Я лежала и смотрела на потолок, где трещины складывались в карты неведомых земель. Камень на моей груди пульсировал ровно, спокойно. Я знала, что этот сон был не моим. Он был его. И что-то в нём сдвинулось, как сдвигается камень, который лежал на дне реки тысячу лет. Не потому, что кто-то его сдвинул – потому, что вода изменила русло.

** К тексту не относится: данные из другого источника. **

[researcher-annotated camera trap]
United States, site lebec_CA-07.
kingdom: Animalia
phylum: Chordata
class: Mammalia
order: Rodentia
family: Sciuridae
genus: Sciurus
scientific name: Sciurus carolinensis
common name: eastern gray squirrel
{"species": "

Я встала, подошла к мольберту, где стоял чистый холст. Он был пуст, но я уже видела, что будет на нём. Не лицо – свет. Тот, который не гаснет. Тот, который не принадлежит никому.
Я взяла кисть. Начало светать. Кот зевнул и спрыгнул с подоконника.
2. Сон в чужом сне: Анатолий
Это случилось через год после того, как мы с Анатолием расстались. Не расстались – разошлись. Он уехал в Нью-Йорк, я осталась в Риме. Мы говорили по телефону, иногда виделись, когда он прилетал в Европу. Но между нами было расстояние, которое не измеряется милями. Расстояние между тем, чтобы быть вместе, и тем, чтобы быть собой. Я выбрала себя. Он выбрал себя. И это было правильно.
Но в ту ночь я спала, и мне приснилось, что я не в своей мастерской, не в Риме, не в Тоскане. Я была в кабинете, который помнила по одному-единственному разу, но который стал для меня символом всего, что я искала. Кабинет Анатолия. Старинный особняк, высокие окна, запах старого дерева и книг. И картина, которая висела на стене напротив его стола.
Она была там. Та же, что и тогда. Крокодил, лежащий на берегу тропической реки, и двое детей, которые смотрят на него без страха. В пасти крокодила – часы. Старинные, с римскими цифрами. Время, которое он проглотил, но не переварил. Время, которое застыло, но не умерло.
Я стояла перед картиной, и она дышала. Я знала это. В тот первый раз, когда я вошла в этот кабинет, я чувствовала, что картина живая. Но тогда я не могла объяснить, что это значит. Теперь я знала. Она была не картиной – она была дверью. Дверью в сон, который снился кому-то другому. В сон, который был старше меня. В сон, который снился времени.